I am trying to convert websites into the HTML data structure given by blaze
.
curl -S http://jaspervdj.be/blaze | blaze-from-html
This example is taken from the end of the blaze-html
tutorial. Curl obviously works, but this library can't build of the HTML
html $ do
H.head $ H.title "301 Moved Permanently"
blaze-from-html: Attribute bgcolor is illegal in html5
Indeed, bgcolor
has been deprecated. How to I get blaze to run with HTML4?

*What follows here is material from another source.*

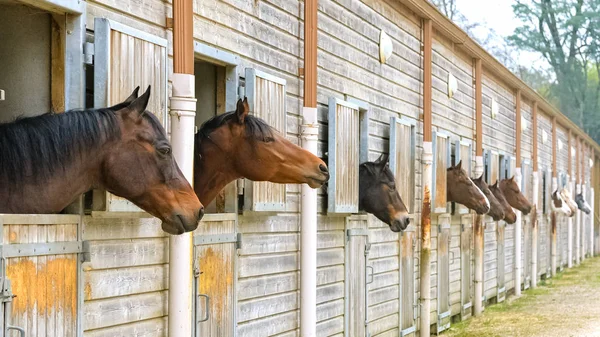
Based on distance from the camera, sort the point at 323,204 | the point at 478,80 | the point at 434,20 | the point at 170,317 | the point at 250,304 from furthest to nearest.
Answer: the point at 478,80 < the point at 434,20 < the point at 323,204 < the point at 250,304 < the point at 170,317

curl -S http://jaspervdj.be/blaze | blaze-from-html -v html4-transitional
As suggested by the comments I used some transitional features and I get a 301. Does this page get redirected?
html $ do
H.head $ H.title "301 Moved Permanently"
body ! bgcolor "white" $ do
center $ h1 "301 Moved Permanently"
hr
center "nginx/1.2.1"
However, wget http://jaspervdj.be/blaze
returns the HTML content of the page.
This works for me:
curl -S http://jaspervdj.de/blaze | blaze-from-html -v html4-transitional
As suggested in the documentation you linked.
As for why one page is empty and says it's been redirected, it appears that curl sees a difference between http://jaspervdj.de/blaze
and http://jaspervdj.de/blaze/
, and the website you're downloading is erroneously treating them differently as well, while wget
seems to automatically redirect like my browser does. I would suggest contacting the website author and suggesting that he fix this behavior.